━━ RAW DATA

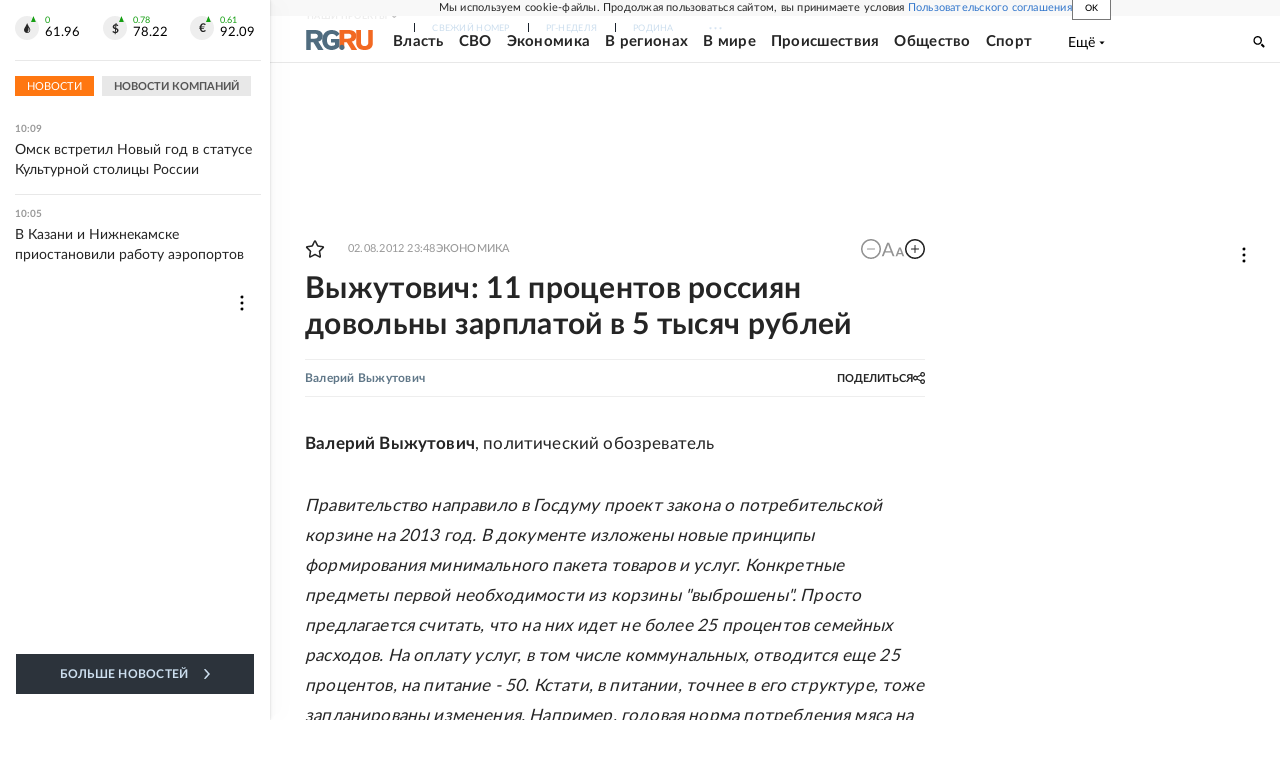

--- FILE ---
content_type: text/html
request_url: https://tns-counter.ru/nc01a**R%3Eundefined*rg_ru/ru/UTF-8/tmsec=mx3_rg_ru/185678192***
body_size: 16
content:
227A672269561E1DG1767251485:227A672269561E1DG1767251485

━━━━

> **WORK ITEM**
Repeat the records above exactly, omitting every picture.

> **ANSWER SECTION**
--- FILE ---
content_type: text/html
request_url: https://tns-counter.ru/nc01a**R%3Eundefined*rg_ru/ru/UTF-8/tmsec=mx3_rg_ru/185678192***
body_size: 16
content:
227A672269561E1DG1767251485:227A672269561E1DG1767251485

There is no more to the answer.